Background: Septic shock is a severe complication of acute pancreatitis (AP), often associated with poor prognosis. This study aims to analyze the clinical characteristics of patients with acute pancreatitis and develop an interpretable early prediction model for septic shock in these patients using machine learning (ML). The model is intended to assist emergency physicians in resource allocation and medical decision making.
Methods: Data were collected from the MIMIC-IV 3.0 database. The dataset was divided into a training set and a test set in a 7:3 ratio. Feature selection was performed using LASSO (Least Absolute Shrinkage and Selection Operator) regression. Subsequently, 10 ML models were developed: Random Forest, Logistic Regression, Gradient Boosting Machine, Neural Network, Extreme Gradient Boosting (XGBoost), K-Nearest Neighbor, Adaptive Boosting, Light Gradient Boosting Machine, Category Boosting, and Support Vector Machine. To enhance and optimize model interpretability, Shapley Additive Explanations (SHAP) were employed.

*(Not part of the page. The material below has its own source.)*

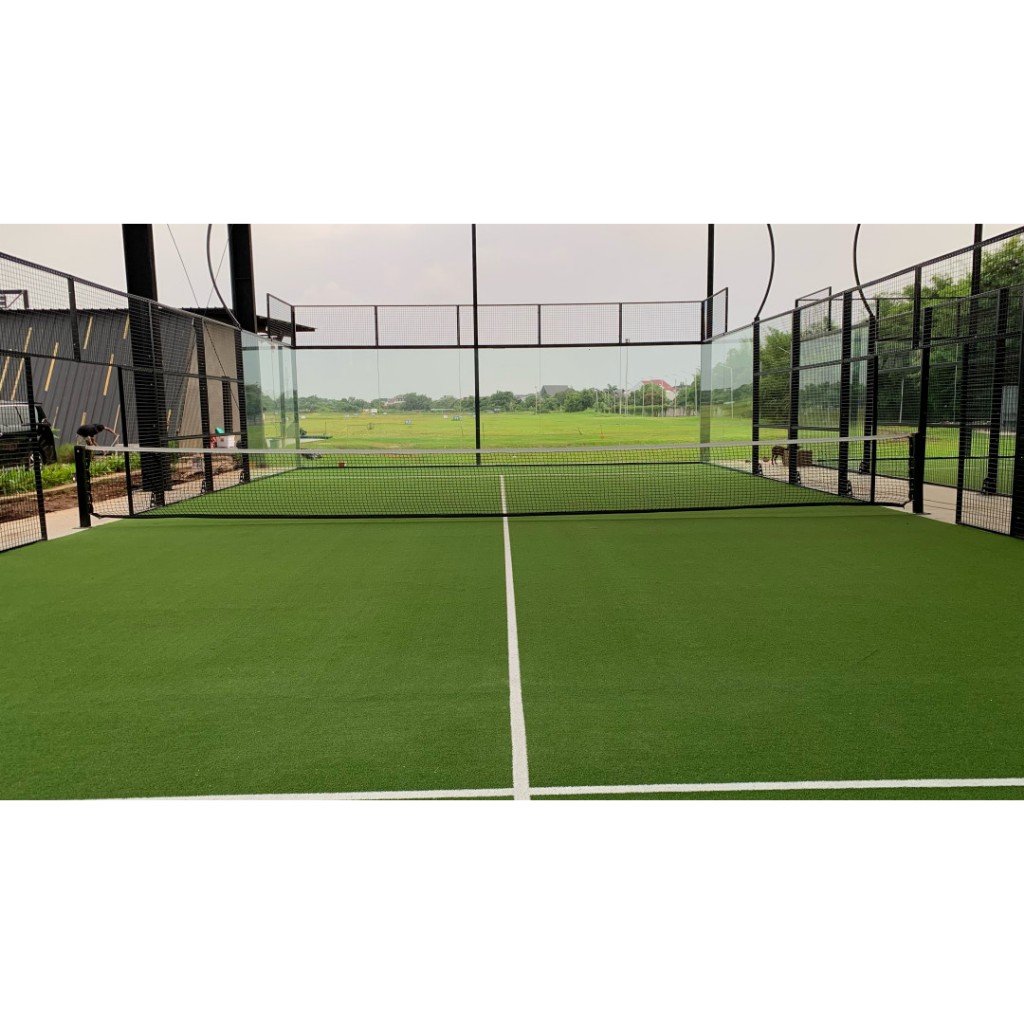 Jual RUMPUT SINTETIS PADEL UNTUK LAPANGAN FADEL KUALITAS TERBAIK UKURAN ...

Results: A total of 1032 patients with AP were included in this study, from which 31 variables were selected for model development. By comparing the area under the receiver operating characteristic curve and decision curve analysis results between the training and test sets, the XGBoost model demonstrated a significant advantage over other models. SHAP analysis revealed that white blood cell count, total bilirubin (bilirubin total), and bicarbonate (HCO3-) levels were the three most critical risk factors for the development of septic shock in patients with AP.
Conclusion: ML approaches exhibited promising performance in predicting septic shock in patients with AP. These models may aid in guiding treatment decisions for patients with AP in the emergency department.